Crispy Outside, Tender Inside: Chive Pancake (Buchujeon) Recipe
Learn to Make Delicious Buchujeon: A Spring Vegetable Delicacy
Chives are known to invigorate warmth and vitality, and the chives harvested from April onwards are particularly tender and flavorful. This recipe will guide you to create a buchujeon that is wonderfully crispy on the outside and moist on the inside, enhanced with a secret ingredient for an even richer taste. Enjoy the taste of spring right in your kitchen with this easy-to-follow recipe!
Fresh Chive Pancake Ingredients
- 1/2 bunch fresh chives (approx. 100g)
- 1 Korean green chili pepper (Cheongyang chili)

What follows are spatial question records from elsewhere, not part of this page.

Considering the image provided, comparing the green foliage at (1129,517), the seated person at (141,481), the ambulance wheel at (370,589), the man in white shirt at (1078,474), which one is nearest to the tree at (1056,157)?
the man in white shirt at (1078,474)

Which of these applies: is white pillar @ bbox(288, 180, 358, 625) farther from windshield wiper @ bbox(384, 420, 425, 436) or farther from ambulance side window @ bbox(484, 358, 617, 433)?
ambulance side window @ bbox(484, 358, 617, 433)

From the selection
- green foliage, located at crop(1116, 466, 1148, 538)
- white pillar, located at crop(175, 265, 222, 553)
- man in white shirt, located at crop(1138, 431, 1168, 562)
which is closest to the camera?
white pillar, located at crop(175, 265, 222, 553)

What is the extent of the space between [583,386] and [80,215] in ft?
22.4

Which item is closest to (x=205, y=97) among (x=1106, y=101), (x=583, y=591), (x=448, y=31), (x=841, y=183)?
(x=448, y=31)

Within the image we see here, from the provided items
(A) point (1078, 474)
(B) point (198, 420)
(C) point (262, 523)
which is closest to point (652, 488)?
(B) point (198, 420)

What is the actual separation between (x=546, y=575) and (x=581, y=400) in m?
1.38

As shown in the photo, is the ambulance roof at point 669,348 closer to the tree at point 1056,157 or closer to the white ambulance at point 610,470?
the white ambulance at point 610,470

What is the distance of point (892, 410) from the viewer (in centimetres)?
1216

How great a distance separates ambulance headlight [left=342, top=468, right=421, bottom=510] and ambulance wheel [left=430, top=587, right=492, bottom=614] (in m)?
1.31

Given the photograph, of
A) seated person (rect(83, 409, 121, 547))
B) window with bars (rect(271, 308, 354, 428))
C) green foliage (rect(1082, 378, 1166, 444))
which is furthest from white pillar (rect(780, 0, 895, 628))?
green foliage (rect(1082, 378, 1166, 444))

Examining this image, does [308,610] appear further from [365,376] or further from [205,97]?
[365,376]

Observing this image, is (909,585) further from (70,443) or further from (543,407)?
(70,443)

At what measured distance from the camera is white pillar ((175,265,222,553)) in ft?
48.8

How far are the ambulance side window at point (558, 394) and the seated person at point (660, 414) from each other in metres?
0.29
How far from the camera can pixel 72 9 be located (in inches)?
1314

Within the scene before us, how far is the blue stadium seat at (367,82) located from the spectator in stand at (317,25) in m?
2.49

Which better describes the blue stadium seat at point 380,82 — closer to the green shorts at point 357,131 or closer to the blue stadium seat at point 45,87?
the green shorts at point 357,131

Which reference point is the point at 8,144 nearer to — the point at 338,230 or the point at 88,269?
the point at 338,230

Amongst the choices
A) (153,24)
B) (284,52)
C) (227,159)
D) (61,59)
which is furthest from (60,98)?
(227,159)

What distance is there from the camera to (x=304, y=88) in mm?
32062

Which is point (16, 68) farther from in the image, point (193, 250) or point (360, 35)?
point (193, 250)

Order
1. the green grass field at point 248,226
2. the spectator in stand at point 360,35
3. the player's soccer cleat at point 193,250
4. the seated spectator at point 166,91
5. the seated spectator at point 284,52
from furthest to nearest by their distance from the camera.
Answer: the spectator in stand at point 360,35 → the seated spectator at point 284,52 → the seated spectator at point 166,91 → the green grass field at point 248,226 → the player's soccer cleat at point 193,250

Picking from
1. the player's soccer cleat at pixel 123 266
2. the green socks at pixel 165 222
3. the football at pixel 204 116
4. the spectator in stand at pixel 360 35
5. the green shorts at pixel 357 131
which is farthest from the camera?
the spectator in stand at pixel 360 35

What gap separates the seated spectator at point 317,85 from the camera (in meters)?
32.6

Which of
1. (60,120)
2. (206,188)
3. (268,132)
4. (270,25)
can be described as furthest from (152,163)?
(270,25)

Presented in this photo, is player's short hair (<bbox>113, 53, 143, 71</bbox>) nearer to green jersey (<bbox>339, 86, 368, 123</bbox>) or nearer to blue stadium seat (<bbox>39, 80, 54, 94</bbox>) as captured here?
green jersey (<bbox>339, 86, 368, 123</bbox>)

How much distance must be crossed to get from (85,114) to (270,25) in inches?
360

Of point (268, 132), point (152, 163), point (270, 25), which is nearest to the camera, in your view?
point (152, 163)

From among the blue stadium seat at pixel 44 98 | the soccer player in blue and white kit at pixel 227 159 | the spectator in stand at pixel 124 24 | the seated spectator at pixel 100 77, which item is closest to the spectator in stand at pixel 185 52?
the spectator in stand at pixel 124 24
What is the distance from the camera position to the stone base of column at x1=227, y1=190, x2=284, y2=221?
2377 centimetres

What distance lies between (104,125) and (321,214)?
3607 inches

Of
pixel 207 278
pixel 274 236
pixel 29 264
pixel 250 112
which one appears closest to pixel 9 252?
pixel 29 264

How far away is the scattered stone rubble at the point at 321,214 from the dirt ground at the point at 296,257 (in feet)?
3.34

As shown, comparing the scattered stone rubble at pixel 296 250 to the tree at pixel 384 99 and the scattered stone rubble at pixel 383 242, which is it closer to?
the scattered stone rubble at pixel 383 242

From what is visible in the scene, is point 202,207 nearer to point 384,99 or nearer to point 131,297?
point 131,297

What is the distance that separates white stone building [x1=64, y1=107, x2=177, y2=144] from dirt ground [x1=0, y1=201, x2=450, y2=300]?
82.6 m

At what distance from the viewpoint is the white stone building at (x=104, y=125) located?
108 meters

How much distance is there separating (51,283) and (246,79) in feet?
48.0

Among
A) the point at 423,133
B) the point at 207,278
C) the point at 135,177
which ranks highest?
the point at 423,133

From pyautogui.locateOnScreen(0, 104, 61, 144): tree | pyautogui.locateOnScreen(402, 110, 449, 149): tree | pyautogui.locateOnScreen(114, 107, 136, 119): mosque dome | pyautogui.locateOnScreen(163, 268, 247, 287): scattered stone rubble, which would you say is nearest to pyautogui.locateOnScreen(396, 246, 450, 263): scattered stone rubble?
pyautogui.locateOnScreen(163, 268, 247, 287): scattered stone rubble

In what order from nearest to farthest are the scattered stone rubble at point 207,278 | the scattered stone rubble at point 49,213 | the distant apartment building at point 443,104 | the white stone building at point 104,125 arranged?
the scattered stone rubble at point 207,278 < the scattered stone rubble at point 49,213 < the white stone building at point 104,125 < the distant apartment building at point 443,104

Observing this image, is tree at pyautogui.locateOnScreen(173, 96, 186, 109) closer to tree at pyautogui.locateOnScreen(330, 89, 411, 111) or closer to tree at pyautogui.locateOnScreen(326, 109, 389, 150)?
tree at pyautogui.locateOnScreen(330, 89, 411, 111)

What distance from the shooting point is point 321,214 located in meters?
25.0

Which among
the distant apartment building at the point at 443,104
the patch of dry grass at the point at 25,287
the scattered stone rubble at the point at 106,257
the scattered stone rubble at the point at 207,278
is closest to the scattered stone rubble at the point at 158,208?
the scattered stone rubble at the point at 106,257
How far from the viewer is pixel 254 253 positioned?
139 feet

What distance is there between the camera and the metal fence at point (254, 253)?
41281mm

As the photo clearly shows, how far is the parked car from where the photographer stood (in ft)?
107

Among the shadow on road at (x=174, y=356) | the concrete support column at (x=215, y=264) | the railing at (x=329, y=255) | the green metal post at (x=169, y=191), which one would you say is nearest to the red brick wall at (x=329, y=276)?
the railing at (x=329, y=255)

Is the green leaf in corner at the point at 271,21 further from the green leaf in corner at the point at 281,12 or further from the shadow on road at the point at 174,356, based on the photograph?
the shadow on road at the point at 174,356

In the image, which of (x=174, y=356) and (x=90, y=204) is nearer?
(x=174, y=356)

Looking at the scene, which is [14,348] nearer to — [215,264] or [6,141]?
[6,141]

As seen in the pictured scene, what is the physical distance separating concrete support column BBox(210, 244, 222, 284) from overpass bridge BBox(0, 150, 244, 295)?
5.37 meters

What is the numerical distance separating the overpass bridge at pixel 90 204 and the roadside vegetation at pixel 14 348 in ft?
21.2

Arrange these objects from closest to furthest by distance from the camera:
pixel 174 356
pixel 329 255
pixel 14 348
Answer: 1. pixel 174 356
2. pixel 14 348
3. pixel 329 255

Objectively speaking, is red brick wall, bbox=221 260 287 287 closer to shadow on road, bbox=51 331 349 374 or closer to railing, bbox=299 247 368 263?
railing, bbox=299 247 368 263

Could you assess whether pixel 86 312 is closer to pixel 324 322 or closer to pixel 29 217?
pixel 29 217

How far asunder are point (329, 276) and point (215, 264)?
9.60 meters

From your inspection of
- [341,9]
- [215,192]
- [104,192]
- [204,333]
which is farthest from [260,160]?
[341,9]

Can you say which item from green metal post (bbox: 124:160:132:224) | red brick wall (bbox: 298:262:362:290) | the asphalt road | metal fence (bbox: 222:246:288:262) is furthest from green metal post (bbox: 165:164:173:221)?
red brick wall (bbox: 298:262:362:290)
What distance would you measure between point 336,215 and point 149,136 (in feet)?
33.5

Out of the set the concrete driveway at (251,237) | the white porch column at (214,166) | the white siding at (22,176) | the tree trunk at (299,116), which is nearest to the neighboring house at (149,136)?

- A little bit of red chili pepper for color (optional)
- 1 egg
- Generous amount of cooking oil for frying
Crispy Batter Ingredients
- 5 Tbsp pancake mix (buchim garu)
- 1/2 Tbsp dried shrimp powder (for umami)
- Pinch of salt
- 1/2 cup cold water (approx. 100ml)
- 5 Tbsp pancake mix (buchim garu)
- 1/2 Tbsp dried shrimp powder (for umami)
- Pinch of salt
- 1/2 cup cold water (approx. 100ml)
Cooking Instructions
Step 1
First, thoroughly wash the fresh chives and drain them well. Then, cut them into bite-sized pieces, about 2-3 cm long. Cutting them slightly larger helps preserve their fresh flavor and texture.
Step 2
Finely mince the Cheongyang chili pepper after removing the seeds for a touch of heat. Thinly slice the red chili pepper, also deseeded, to add a splash of color. (You can omit the red chili pepper, or substitute with bell pepper if you prefer less spice, especially for children.)
Step 3
In a large bowl, combine the pancake mix (5 Tbsp) for crispiness, dried shrimp powder (1/2 Tbsp) for enhanced flavor, and crack in 1 egg for a tender interior.
Step 4
To achieve the perfect batter consistency, do not add all the cold water (1/2 cup) at once. Pour it in gradually, about 2-3 times, while mixing with a spatula or whisk until smooth and lump-free.
Step 5
Add a pinch of salt to the batter and mix. The ideal consistency is like a thick ribbon – it should flow smoothly but not be too runny. If it’s too thin, the chives might not stick well; if it’s too thick, the pancake could become dense. Adjust the water as needed.
Step 6
Add the prepared chives and minced chili peppers to the batter bowl. Gently fold them in with the batter, being careful not to break the chives.
Step 7
Toss lightly to ensure all ingredients are evenly coated with the batter. Avoid overmixing, as this can make the chives mushy.
Step 8
Heat a non-stick pan over medium heat and add a generous amount of cooking oil. Once the oil is hot, pour in about one ladleful of batter per pancake, spreading it thinly. Cook for about 2-3 minutes until the edges are golden brown and the pancake is set. Flip and cook the other side until golden and cooked through. You’ll have a perfectly crispy and tender buchujeon!